* _Your instructions_
Leaving the pictures aside, return the listing exactly as it appears.

* _Given material_

+-------+

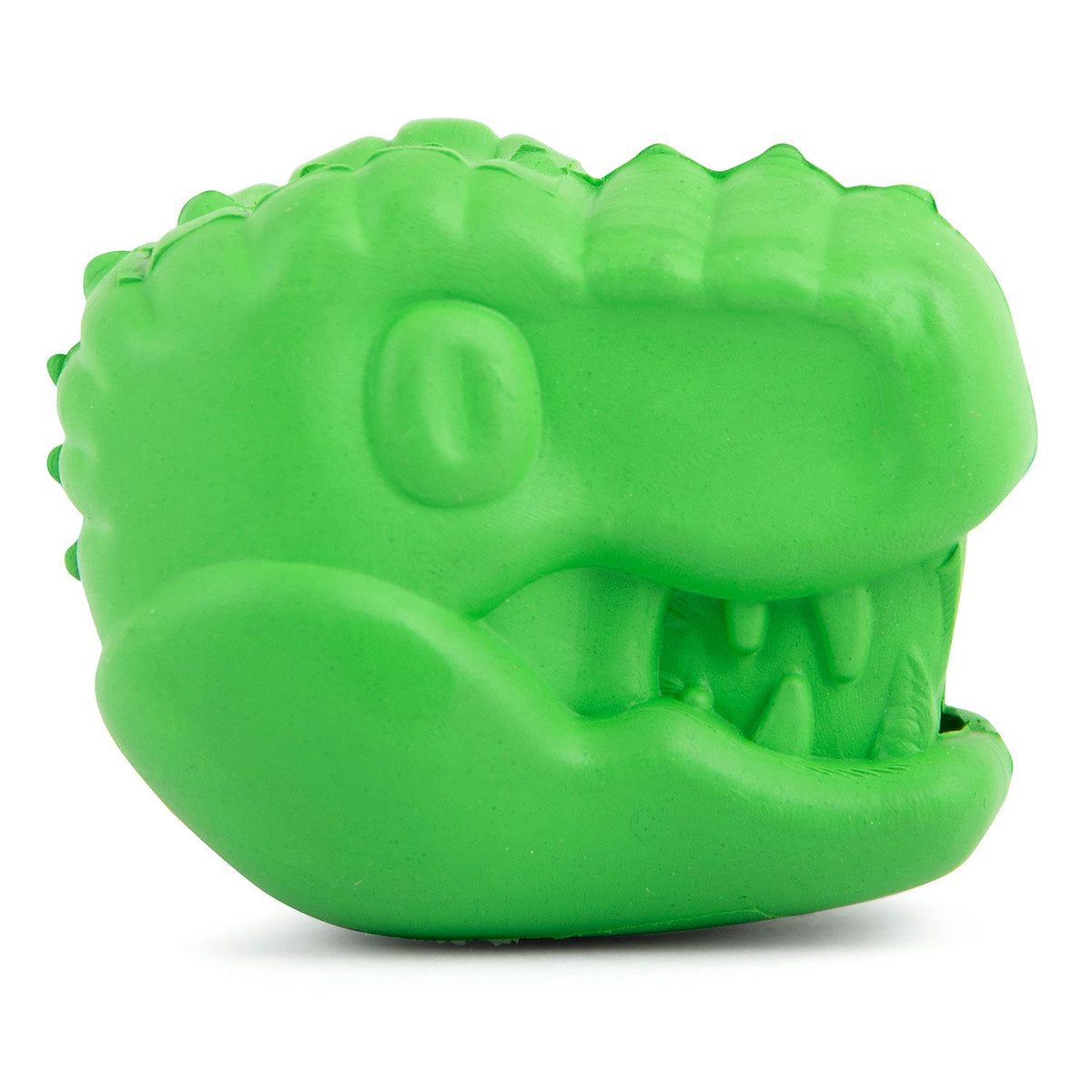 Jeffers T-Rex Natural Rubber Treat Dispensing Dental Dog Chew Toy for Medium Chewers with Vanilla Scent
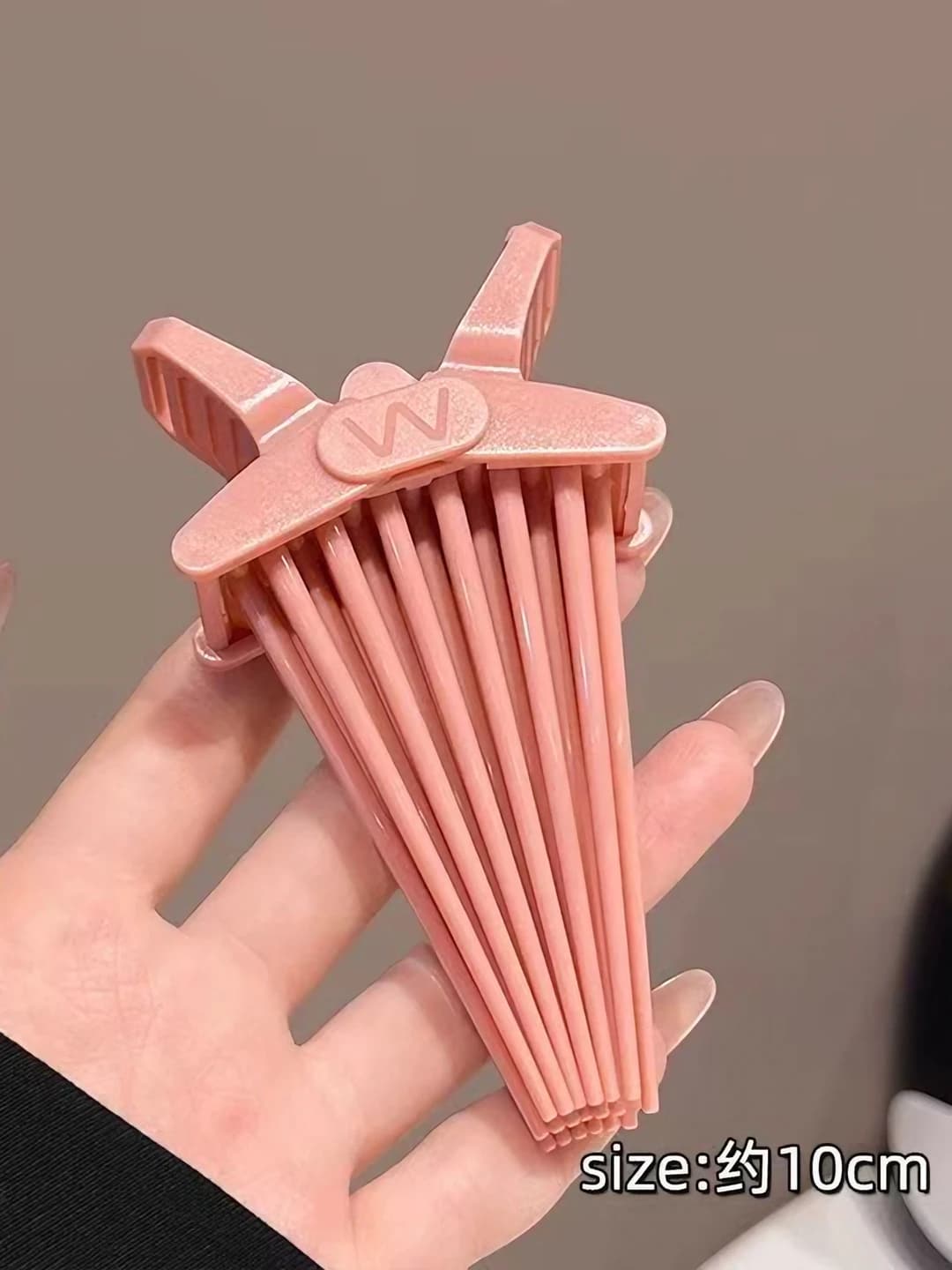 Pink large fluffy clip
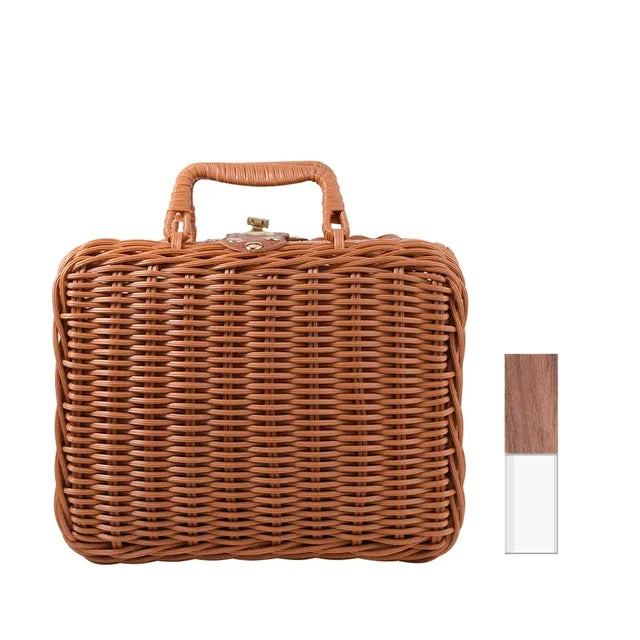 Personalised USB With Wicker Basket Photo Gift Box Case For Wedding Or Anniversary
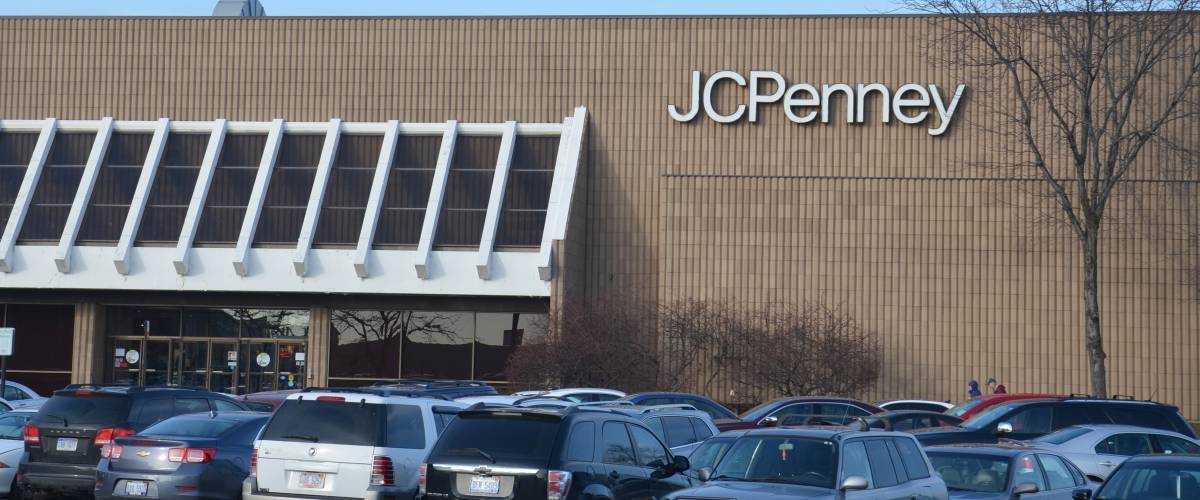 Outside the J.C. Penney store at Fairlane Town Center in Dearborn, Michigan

+-------+

* _Completed task_
 Jeffers T-Rex Natural Rubber Treat Dispensing Dental Dog Chew Toy for Medium Chewers with Vanilla Scent
 Pink large fluffy clip
 Personalised USB With Wicker Basket Photo Gift Box Case For Wedding Or Anniversary
 Outside the J.C. Penney store at Fairlane Town Center in Dearborn, Michigan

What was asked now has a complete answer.